RAM Founder Stan Brock takes a tarp from RAM Medical Director Dr. Chris Sawyer while boarding a plane in Puerto Rico.

Brock said he lived on Dominica for several months many years ago and has seen photos of the devastation from friends there.

“It’s just been flattened,” he said. “The city is just completely destroyed.”

Dominica has been a sovereign island since 1978, so it’s unclear whether any larger countries will come to its aid, Brock said. He’s waiting to hear how RAM might help the small island, he said, and expects to travel there in the coming weeks.

He’s also waiting for reports of damage from Hurricane Maria in hard-hit Puerto Rico and on other islands he visited last week, and new needs there. Meanwhile, RAM is preparing for stateside free health clinics for the next two weekends, first in Lee County, Virginia, and then in East Ridge, just past Chattanooga.

“After that, I expect we’ll once again be launching to the Caribbean,” Brock said.

Hurricane Irma picked up a ship from the ocean and redeposited it on land at St. Maarten.

Brock said RAM is still collecting supplies: bottled water, hygiene items, baby formula and diapers, tools and cleaning supplies. They don’t need clothes, he said.

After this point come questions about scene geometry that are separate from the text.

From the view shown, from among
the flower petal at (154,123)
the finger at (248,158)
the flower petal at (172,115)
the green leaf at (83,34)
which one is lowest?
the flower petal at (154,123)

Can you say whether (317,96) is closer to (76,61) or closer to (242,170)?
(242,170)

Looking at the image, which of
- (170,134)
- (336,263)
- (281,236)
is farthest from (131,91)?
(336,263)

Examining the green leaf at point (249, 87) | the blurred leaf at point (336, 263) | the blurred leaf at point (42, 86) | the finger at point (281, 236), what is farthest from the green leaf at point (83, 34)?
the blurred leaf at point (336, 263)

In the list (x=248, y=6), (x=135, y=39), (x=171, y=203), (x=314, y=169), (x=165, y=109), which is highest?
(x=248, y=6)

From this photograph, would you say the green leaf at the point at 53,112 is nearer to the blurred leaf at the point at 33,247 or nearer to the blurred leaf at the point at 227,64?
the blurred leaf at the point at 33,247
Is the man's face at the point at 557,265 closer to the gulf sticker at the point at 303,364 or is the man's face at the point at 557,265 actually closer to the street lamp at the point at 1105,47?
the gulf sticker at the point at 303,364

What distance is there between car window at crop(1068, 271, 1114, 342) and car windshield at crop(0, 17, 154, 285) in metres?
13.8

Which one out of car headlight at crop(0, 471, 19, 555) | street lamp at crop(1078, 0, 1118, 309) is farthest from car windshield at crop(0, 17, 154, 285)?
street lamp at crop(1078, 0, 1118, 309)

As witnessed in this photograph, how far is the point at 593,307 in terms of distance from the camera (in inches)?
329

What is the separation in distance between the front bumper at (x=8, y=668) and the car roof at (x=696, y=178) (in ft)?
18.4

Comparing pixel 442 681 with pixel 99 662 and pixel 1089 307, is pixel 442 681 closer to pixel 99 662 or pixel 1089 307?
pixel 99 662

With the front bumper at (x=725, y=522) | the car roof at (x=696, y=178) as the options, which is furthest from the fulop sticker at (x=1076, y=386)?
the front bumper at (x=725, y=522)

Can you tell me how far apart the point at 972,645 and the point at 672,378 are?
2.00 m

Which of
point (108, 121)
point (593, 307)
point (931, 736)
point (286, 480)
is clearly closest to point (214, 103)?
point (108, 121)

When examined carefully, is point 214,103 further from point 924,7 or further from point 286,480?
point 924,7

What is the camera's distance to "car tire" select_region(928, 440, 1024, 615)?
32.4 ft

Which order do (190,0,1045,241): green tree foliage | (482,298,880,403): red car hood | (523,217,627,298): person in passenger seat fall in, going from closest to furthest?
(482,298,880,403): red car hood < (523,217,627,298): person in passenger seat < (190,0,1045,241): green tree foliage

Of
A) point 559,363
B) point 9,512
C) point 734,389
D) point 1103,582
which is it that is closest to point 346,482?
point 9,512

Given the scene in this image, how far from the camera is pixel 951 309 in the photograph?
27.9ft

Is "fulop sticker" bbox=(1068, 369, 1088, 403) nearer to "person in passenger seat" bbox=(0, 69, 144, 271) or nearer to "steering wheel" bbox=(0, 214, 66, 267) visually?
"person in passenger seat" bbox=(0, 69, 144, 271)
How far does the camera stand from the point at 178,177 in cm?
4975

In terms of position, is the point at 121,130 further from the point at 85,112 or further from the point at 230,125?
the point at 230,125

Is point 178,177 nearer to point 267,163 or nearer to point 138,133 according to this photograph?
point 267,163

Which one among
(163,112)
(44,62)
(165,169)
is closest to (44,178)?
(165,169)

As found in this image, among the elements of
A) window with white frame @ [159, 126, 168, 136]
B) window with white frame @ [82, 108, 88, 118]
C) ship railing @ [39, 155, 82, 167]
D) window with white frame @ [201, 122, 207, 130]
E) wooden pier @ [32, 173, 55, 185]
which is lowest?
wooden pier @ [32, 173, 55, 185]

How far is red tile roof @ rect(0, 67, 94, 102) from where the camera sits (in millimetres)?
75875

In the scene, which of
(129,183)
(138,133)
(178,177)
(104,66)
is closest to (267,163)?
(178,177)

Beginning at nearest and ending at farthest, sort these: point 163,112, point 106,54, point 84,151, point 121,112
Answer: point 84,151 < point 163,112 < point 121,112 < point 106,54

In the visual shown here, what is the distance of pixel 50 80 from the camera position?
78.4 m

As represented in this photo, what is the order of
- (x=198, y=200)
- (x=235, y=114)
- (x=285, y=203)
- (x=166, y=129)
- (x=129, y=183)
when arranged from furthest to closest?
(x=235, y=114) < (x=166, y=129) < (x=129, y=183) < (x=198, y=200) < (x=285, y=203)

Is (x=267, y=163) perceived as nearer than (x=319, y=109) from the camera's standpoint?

“I don’t know how many trucks we sent to Hurricane Harvey, and we’ve still got one on the road taking stuff to Ocala” in Florida, he said. “The public here in Knoxville has been very good about sending over supplies. We need them to keep doing so.”

Over 30 years, RAM has grown into a worldwide relief operation involving seven small passenger airplanes, a fleet of vehicles and more than 114,000 volunteers. It doesn’t take any government funds, Brock said, and is able to bypass bureaucracy to respond to emergencies more quickly than the governments in most cases – sometimes within hours.

But Brock has a bigger dream: a 727-class or larger airplane that could be based at McGhee Tyson Airport, loaded and ready to “take off and respond within 24 hours” when disaster strikes, he said. Brock would divide the interior to include room for volunteers, supplies, search-and-rescue dogs and a sterile operating theater for places where there exists nowhere to do surgery.

Then, he said, he would take it to Yemen, a small, war-torn Arabian country facing the world's worst cholera epidemic – 600,000 cases. In Yemen, Brock said, a child dies every 10 minutes.

Brock said he could pack a large aircraft with “desperately needed” supplies and fly to Uganda, across the Red Sea. He’d find a way to get some supplies across the water and “watch for the opportunity to fly across when the enemy is not looking,” Brock said. “Then get the heck out of there before they start shooting at us.”